- _WHAT YOU NEED TO DO_
Answer these questions from the passage on the Seven Bishops below:
(a) In what month and year did James II dismiss the English Parliament?
(b) Where were the bishops held after being charged with seditious libel?
(c) On what date was James Francis born?

- _DOCUMENT PASSAGE_

----------------------------------------

The Seven Bishops were members of the Church of England tried and acquitted for seditious libel in June 1688.

In November 1685, James II dismissed the English Parliament for refusing to pass measures removing legal restrictions on Catholics and Protestant Nonconformists. In August 1686, the Scottish Parliament suffered the same fate and neither body met again until 1689. The measures were imposed in April 1687 by issuing a Declaration of Indulgence in both countries; very few clergy in the Church of England or Church of Scotland actively promoted it, a reflection of opinion in their congregations. Some Nonconformists also opposed it, since many were more anti-Catholic than their colleagues in the national churches.

In April 1688, the Declaration was reissued and James ordered the bishops to have it read in every church in England. The seven 'petitioned' to be excused, arguing it relied on an interpretation of Royal authority declared illegal by Parliament. After the petition was printed and publicly distributed, the bishops were charged with seditious libel and held in the Tower of London. They were tried and found not guilty on 30 June.

The birth of James Francis on 10 June enraged anti-Catholics who feared a Catholic heir, while the trial emboldened anti-Catholic rioters throughout England and Scotland. The combination is seen as a key turning point in the process that resulted in the deposition of James in the November 1688 Glorious Revolution.

----------------------------------------

- _STORED DATA_
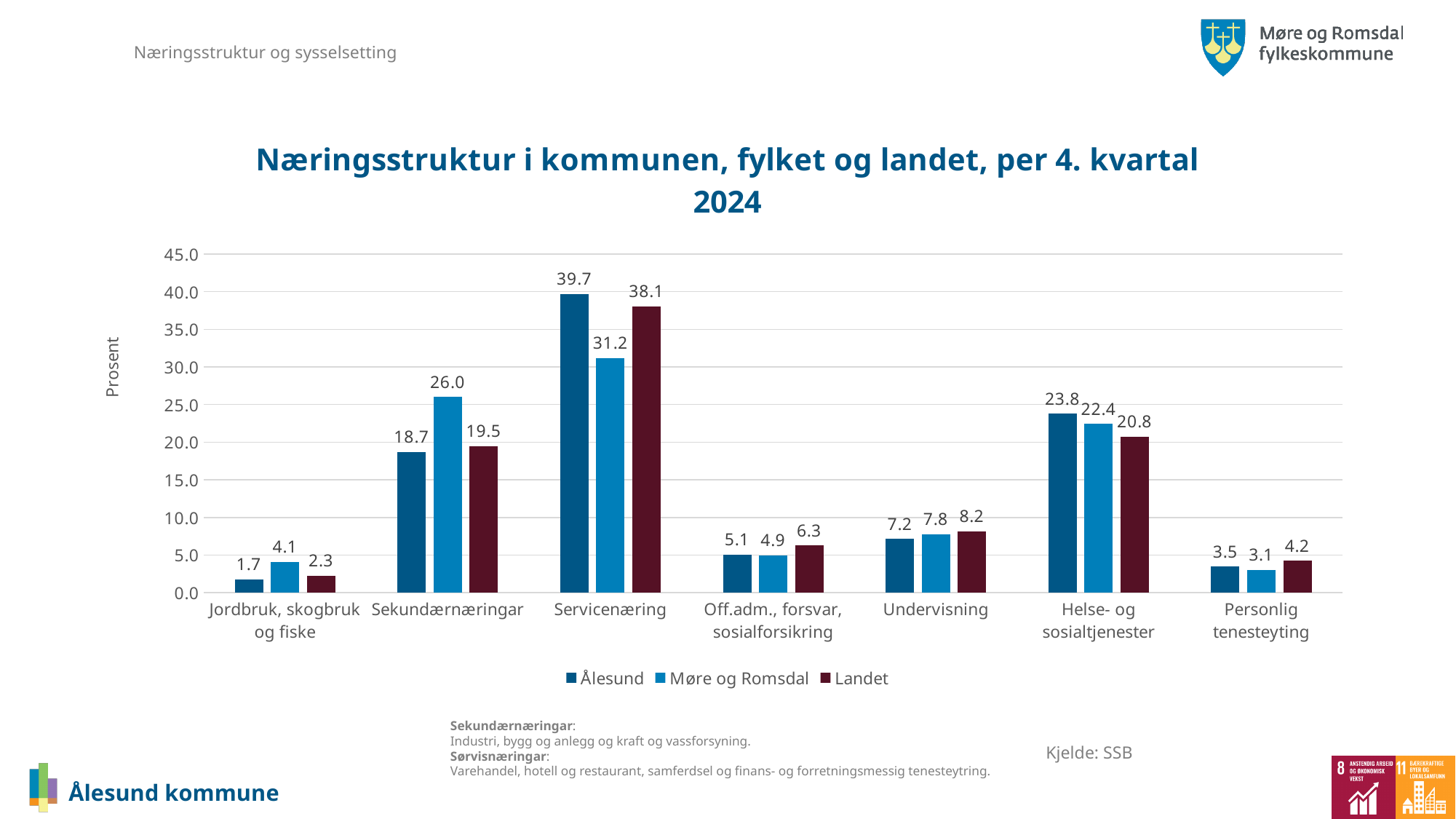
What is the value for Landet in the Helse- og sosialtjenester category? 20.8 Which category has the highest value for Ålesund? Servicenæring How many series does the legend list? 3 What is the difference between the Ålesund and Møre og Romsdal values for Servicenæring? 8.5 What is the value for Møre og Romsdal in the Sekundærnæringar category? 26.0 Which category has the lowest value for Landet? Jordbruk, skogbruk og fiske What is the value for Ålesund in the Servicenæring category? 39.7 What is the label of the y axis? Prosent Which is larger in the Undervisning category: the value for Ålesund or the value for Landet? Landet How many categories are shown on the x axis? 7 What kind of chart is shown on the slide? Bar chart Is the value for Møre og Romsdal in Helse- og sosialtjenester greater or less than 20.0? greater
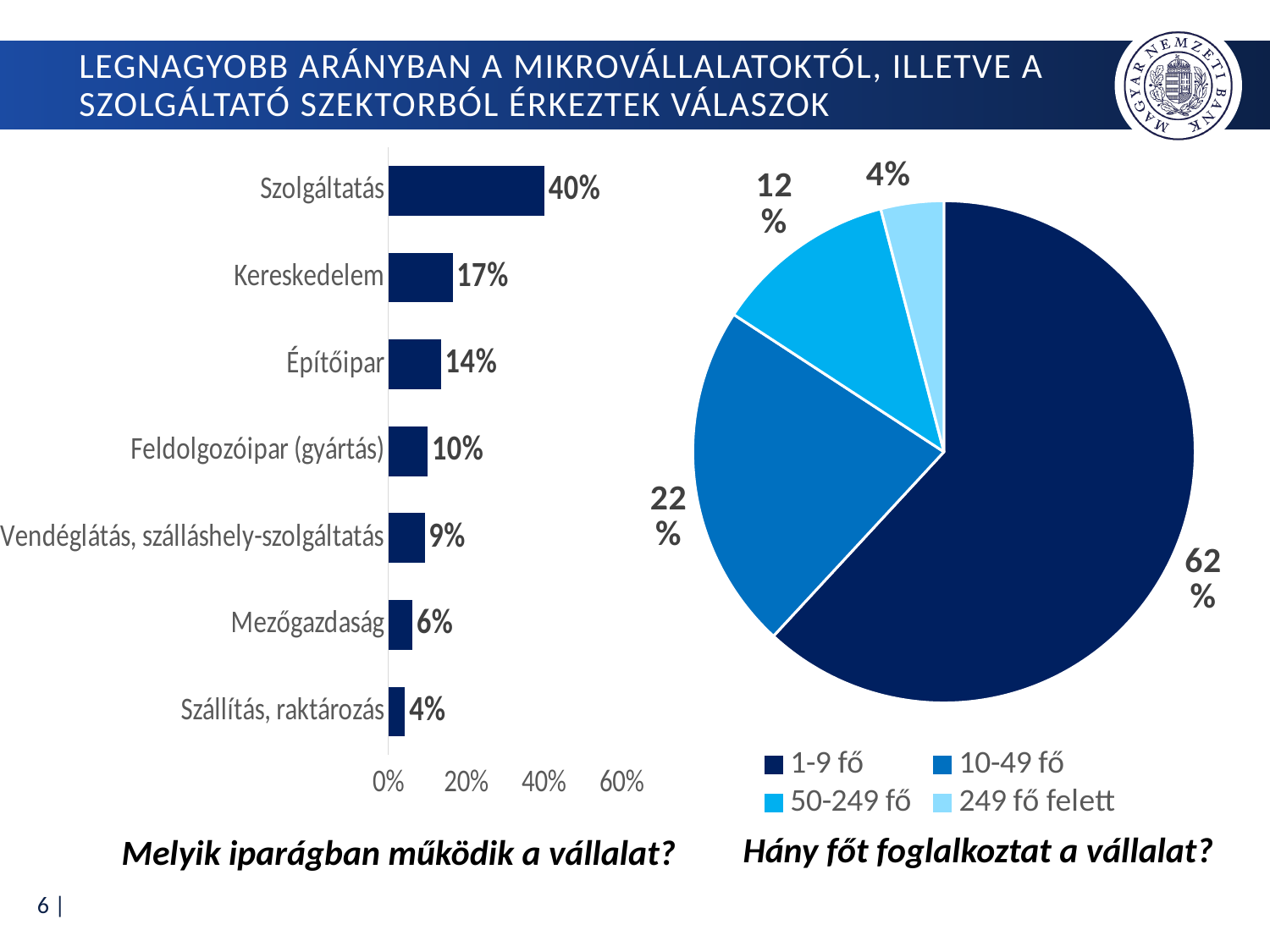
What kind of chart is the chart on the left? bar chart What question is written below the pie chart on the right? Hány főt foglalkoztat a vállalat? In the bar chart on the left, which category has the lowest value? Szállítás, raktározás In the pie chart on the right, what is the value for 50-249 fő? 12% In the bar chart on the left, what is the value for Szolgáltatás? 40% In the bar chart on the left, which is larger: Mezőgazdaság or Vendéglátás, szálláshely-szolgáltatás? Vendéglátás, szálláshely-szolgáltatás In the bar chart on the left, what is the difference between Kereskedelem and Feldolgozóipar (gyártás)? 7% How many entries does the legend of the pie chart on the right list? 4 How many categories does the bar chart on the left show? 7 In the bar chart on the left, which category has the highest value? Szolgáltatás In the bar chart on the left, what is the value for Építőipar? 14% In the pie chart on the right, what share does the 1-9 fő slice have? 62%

----------------------------------------

- _YOUR RESPONSE_
(a) November 1685
(b) The Tower of London
(c) 10 June